How do you know that your battery pack still has 40% power, and the power of LFP usually has a large error
 
How do you know that your battery pack still has 40% power, and the power of LFP usually has a large error
It quite likely was 40%, in cold weather the voltage of LiFePO4 cells drops, and the low voltage cut off will turn off with more power left in the cell, at -20 degrees C it may turn off with 90% left! The people having issues do live in places that sometimes get cold. You can't estimate power remaining by looking at the cell voltages!
 
It quite likely was 40%, in cold weather the voltage of LiFePO4 cells drops, and the low voltage cut off will turn off with more power left in the cell, at -20 degrees C it may turn off with 90% left! The people having issues do live in places that sometimes get cold.
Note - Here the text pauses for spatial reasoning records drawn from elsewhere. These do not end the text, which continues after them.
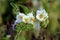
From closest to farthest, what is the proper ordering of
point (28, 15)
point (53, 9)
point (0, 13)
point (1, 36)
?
point (28, 15) → point (1, 36) → point (53, 9) → point (0, 13)

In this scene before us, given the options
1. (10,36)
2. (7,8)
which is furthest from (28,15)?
(7,8)

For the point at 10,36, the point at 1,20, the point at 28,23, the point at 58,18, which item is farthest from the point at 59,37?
the point at 1,20

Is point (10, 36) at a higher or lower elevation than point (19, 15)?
Result: lower

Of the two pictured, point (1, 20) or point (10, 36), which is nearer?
point (10, 36)

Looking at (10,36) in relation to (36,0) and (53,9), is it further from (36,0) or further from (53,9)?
(36,0)

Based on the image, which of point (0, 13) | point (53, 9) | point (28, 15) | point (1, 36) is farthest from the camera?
point (0, 13)

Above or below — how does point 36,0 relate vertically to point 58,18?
above

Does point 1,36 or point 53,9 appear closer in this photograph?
point 1,36

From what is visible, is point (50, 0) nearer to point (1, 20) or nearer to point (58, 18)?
point (58, 18)
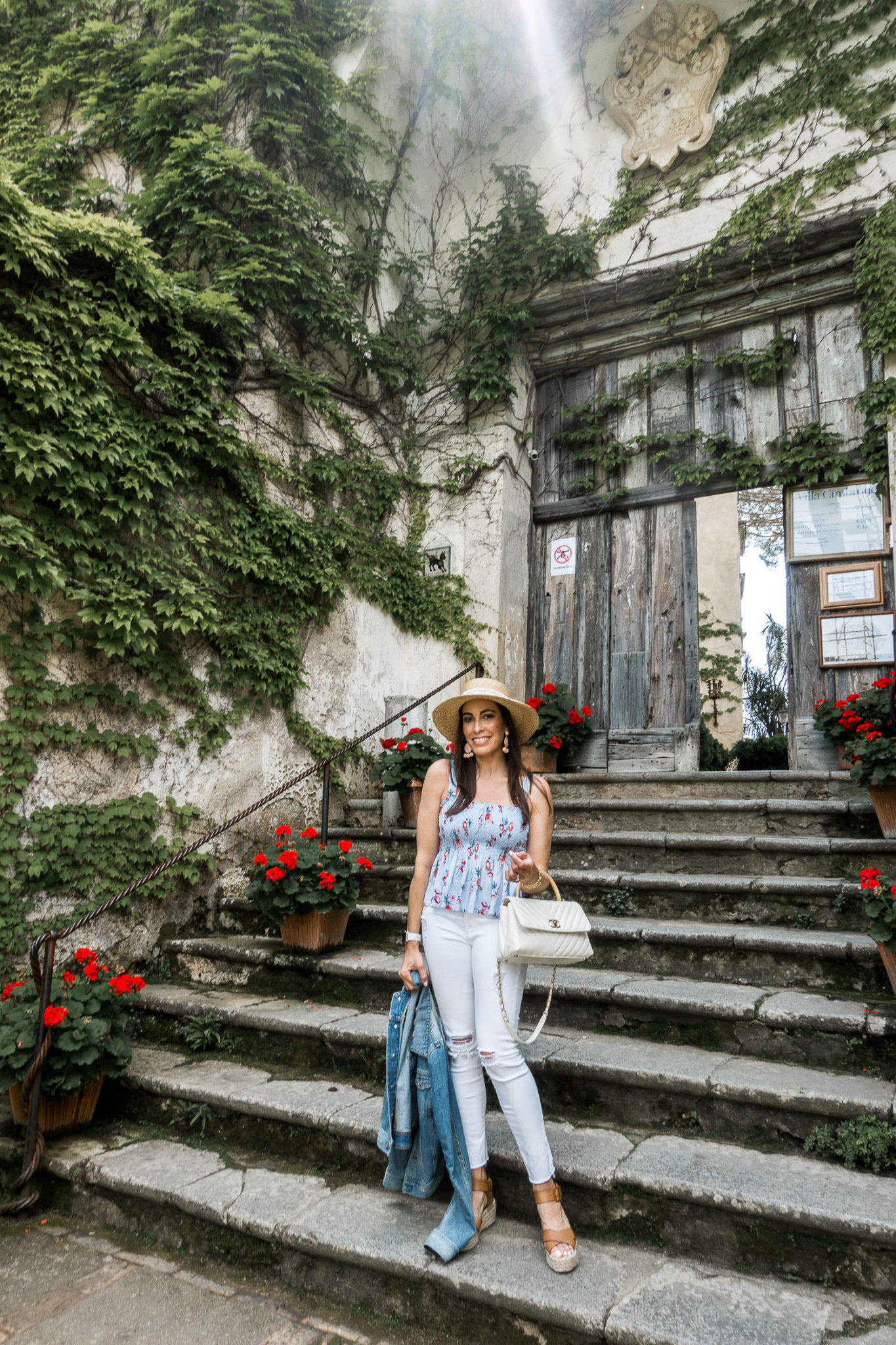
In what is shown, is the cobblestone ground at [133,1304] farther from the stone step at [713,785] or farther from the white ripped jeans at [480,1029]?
the stone step at [713,785]

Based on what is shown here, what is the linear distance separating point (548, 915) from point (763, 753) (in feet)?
23.9

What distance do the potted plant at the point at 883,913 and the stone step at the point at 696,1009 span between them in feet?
0.60

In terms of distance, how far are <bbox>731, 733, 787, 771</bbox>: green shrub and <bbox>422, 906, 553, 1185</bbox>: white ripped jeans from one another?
7001mm

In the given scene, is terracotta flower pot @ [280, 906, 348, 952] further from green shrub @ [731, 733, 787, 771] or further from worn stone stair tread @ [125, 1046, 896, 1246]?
green shrub @ [731, 733, 787, 771]

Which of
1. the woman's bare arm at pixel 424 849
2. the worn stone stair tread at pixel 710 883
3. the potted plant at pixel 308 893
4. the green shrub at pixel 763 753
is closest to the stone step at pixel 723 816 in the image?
the worn stone stair tread at pixel 710 883

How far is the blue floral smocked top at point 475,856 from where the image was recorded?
7.32 feet

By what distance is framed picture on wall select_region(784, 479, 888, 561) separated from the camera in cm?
525

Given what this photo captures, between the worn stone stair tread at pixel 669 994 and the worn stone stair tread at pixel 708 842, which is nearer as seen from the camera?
the worn stone stair tread at pixel 669 994

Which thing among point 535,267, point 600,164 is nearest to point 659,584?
point 535,267

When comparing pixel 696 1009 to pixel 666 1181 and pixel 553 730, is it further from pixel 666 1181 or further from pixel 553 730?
pixel 553 730

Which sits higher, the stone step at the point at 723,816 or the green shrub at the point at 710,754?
the green shrub at the point at 710,754

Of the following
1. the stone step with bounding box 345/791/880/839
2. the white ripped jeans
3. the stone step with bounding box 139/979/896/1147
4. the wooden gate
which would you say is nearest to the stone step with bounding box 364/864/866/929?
the stone step with bounding box 345/791/880/839

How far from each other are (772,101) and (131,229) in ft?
15.1

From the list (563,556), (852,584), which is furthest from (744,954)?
(563,556)
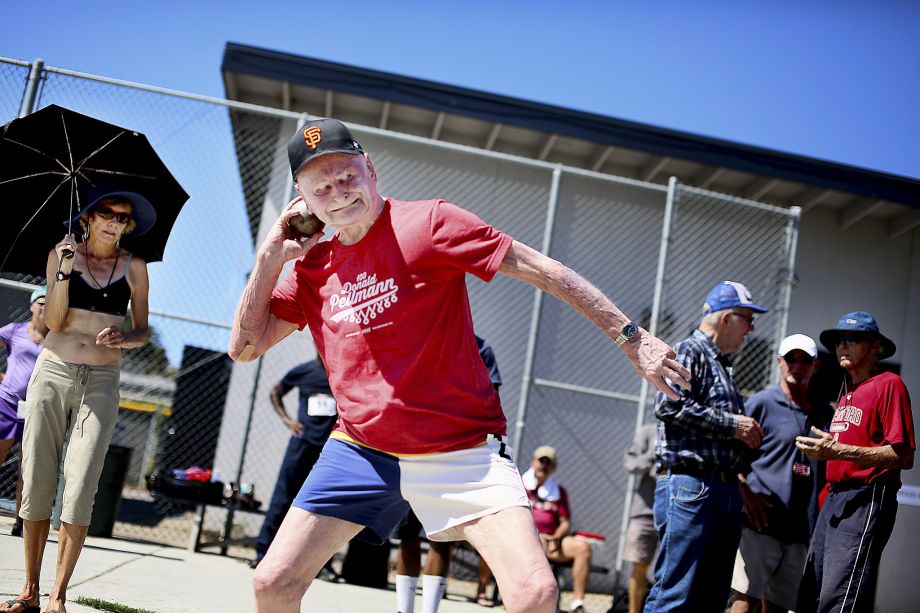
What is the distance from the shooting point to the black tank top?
171 inches

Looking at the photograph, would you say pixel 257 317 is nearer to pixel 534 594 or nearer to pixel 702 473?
pixel 534 594

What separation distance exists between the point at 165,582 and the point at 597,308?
167 inches

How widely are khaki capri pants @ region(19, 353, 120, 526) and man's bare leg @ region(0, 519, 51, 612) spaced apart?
5 cm

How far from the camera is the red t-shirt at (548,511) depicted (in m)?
8.19

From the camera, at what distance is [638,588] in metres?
6.64

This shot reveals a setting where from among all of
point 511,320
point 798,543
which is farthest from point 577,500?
point 798,543

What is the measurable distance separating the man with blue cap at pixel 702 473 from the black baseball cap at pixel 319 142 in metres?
2.16

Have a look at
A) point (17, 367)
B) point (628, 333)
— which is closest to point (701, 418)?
point (628, 333)

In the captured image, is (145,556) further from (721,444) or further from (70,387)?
(721,444)

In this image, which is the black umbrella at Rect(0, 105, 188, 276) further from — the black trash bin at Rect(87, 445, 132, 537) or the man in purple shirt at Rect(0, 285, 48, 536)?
the black trash bin at Rect(87, 445, 132, 537)

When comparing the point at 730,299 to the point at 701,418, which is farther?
the point at 730,299

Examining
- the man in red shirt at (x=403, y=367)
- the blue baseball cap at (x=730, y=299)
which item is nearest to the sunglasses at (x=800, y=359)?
the blue baseball cap at (x=730, y=299)

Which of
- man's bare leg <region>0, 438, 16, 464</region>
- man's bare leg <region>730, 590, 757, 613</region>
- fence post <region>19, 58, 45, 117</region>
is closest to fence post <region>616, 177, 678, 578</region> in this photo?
man's bare leg <region>730, 590, 757, 613</region>

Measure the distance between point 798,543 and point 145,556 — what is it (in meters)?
4.89
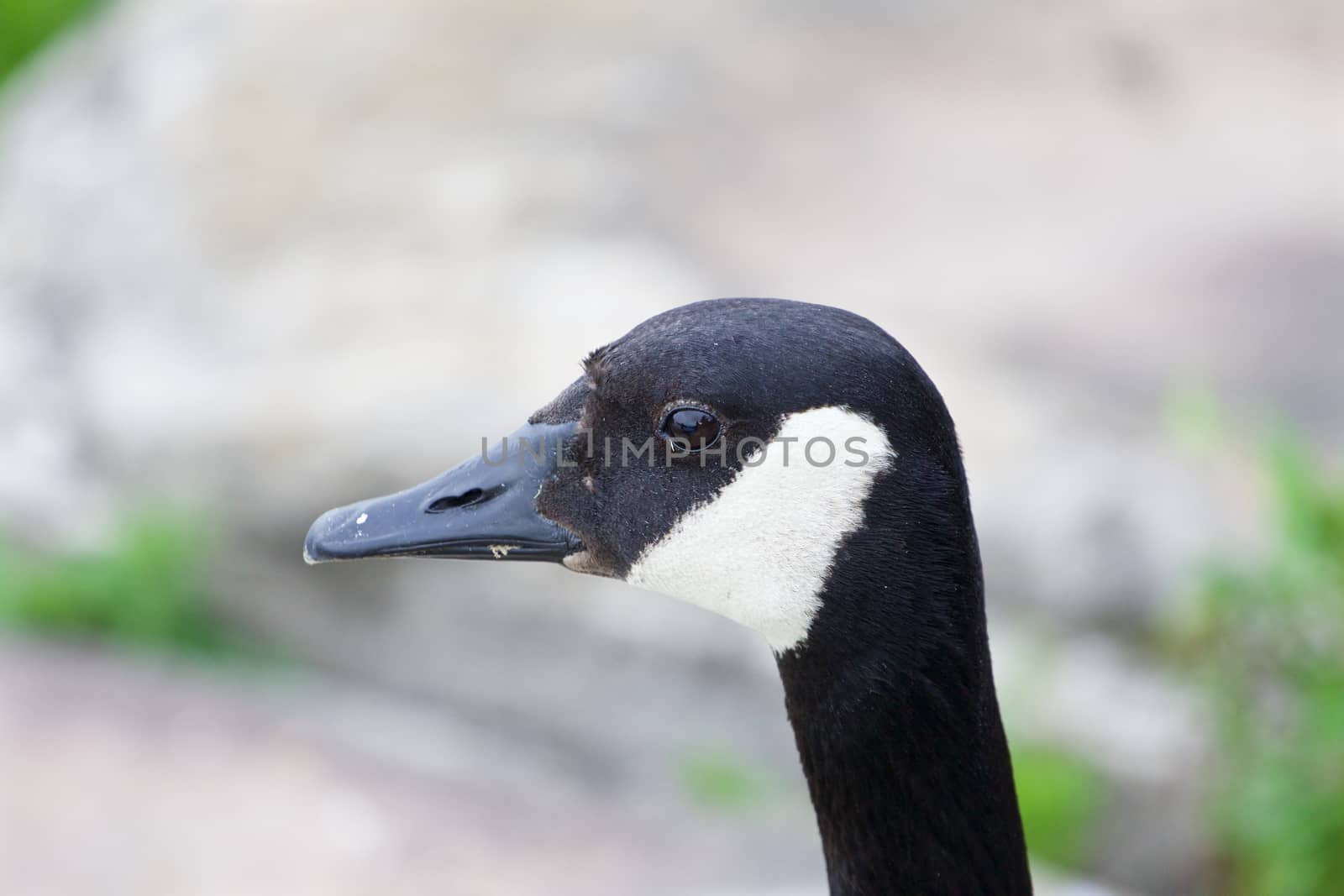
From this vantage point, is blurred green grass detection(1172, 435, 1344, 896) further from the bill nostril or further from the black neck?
the bill nostril

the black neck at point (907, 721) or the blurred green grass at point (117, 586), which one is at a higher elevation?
the blurred green grass at point (117, 586)

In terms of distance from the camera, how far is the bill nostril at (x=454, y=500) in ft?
6.74

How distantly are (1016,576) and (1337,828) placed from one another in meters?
1.10

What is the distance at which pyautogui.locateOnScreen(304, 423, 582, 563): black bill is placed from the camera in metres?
2.02

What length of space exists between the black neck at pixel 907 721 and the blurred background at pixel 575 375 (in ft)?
4.74

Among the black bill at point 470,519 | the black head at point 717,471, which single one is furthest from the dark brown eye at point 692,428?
the black bill at point 470,519

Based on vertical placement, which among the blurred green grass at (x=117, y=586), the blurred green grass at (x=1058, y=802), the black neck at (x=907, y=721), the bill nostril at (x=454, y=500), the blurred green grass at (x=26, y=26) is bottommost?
the black neck at (x=907, y=721)

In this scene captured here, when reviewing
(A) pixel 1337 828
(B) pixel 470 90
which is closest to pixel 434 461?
(B) pixel 470 90

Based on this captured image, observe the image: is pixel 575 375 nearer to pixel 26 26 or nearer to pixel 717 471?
pixel 717 471

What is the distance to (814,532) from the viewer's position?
1.84 meters

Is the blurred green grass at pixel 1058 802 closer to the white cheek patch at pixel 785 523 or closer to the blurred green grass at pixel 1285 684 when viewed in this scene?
the blurred green grass at pixel 1285 684

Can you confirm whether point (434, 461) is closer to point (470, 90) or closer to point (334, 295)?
point (334, 295)

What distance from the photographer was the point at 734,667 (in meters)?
4.75

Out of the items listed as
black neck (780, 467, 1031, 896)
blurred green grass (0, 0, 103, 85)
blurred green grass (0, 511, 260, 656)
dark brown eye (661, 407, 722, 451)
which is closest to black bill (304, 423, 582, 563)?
dark brown eye (661, 407, 722, 451)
You can't estimate power remaining by looking at the cell voltages!
I am thinking that the battery pack should provide a stable 13V voltage output (may require a voltage regulator circuit) until it is cut off after the power is exhausted, or let the voltage drop naturally from 14.8V.
 
I am thinking that the battery pack should provide a stable 13V voltage output (may require a voltage regulator circuit) until it is cut off after the power is exhausted, or let the voltage drop naturally from 14.8V.
Problem with a regulator is that it "wastes" some power, maybe 10%, so the battery does not run for as long. Also it sometimes needs to increase the voltage, but if the engine is running then it needs to reduce it, so a high cost regulator. All the battery packs just provide the cell voltage, except when they output 5V USB, which does not waste power since you then don't need the hardwire kit (so the same amount of power is wasted as if you used the hardwire kit instead).